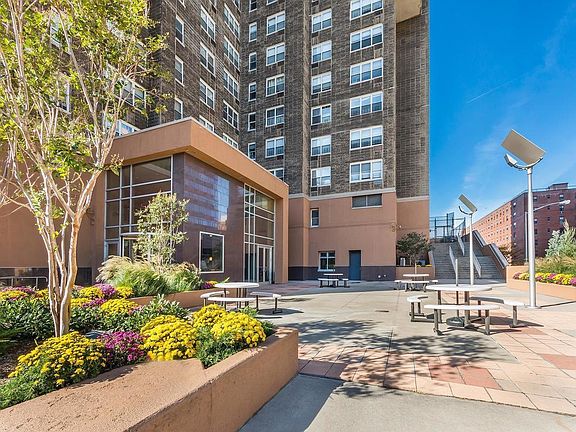 5th image of 747 10th Ave APT 25D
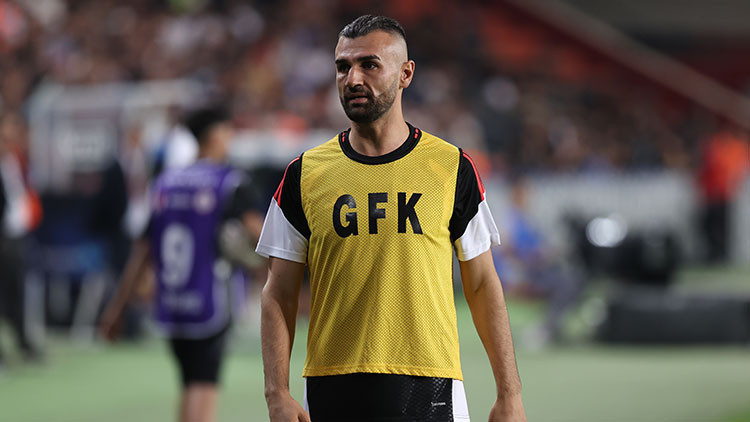 Serdar Dursun: Fenerbahçe'de Kadro Yetersiz, Kartal'ın Eli Kolu Bağlı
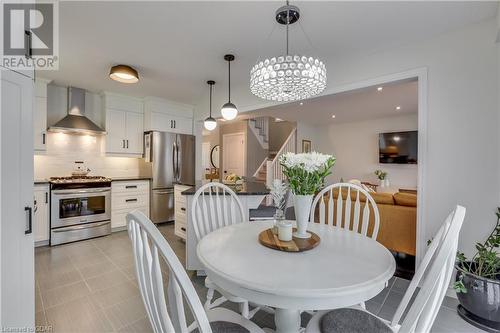 10 Fraser Drive, Stratford, ON - Indoor Photo Showing Dining Room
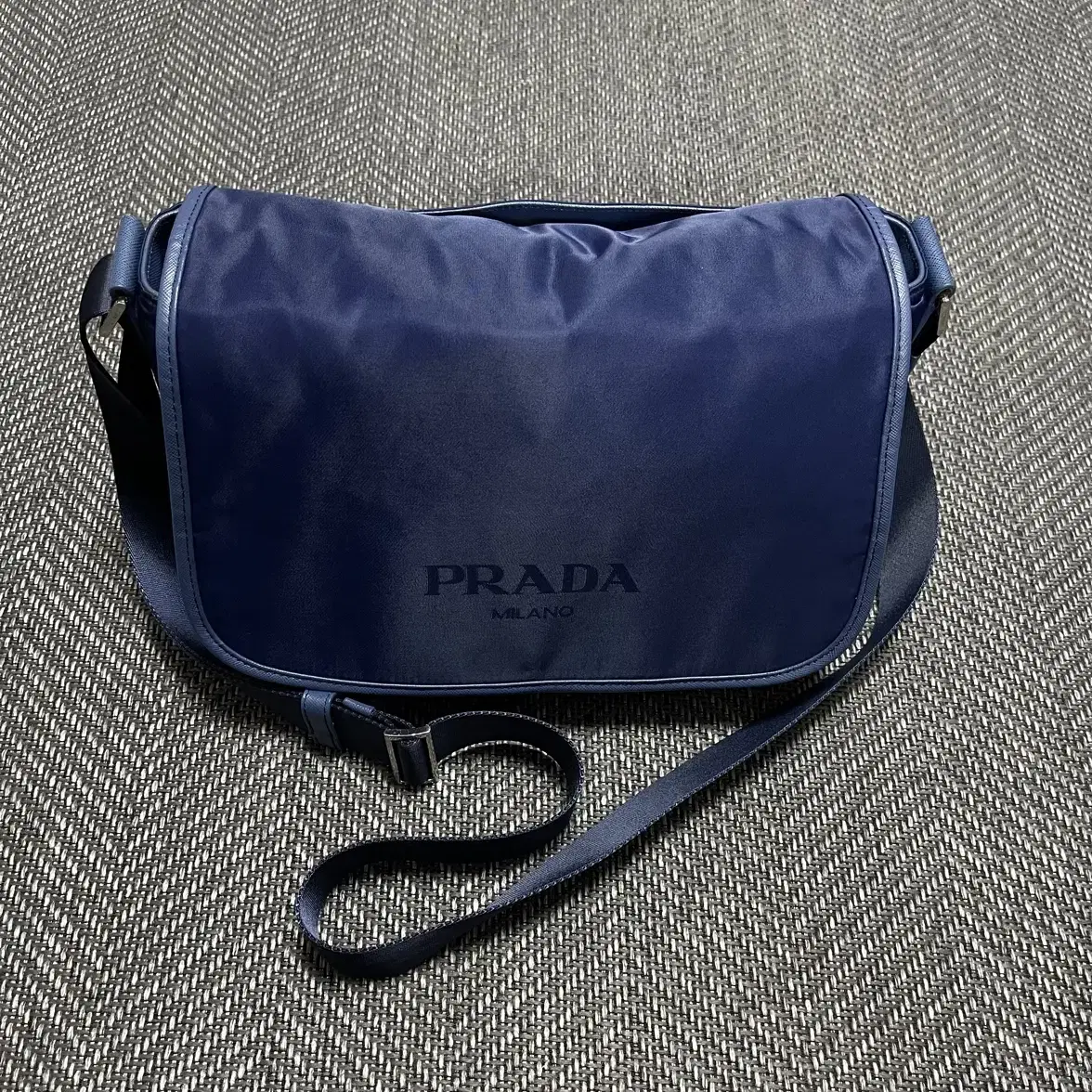 정품] 프라다(PRADA)크로스백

WHAT NEEDS TO BE DONE: Transcribe the full listing above exactly, with the images removed.

WRITTEN ANSWER:
 5th image of 747 10th Ave APT 25D
 Serdar Dursun: Fenerbahçe'de Kadro Yetersiz, Kartal'ın Eli Kolu Bağlı
 10 Fraser Drive, Stratford, ON - Indoor Photo Showing Dining Room
 정품] 프라다(PRADA)크로스백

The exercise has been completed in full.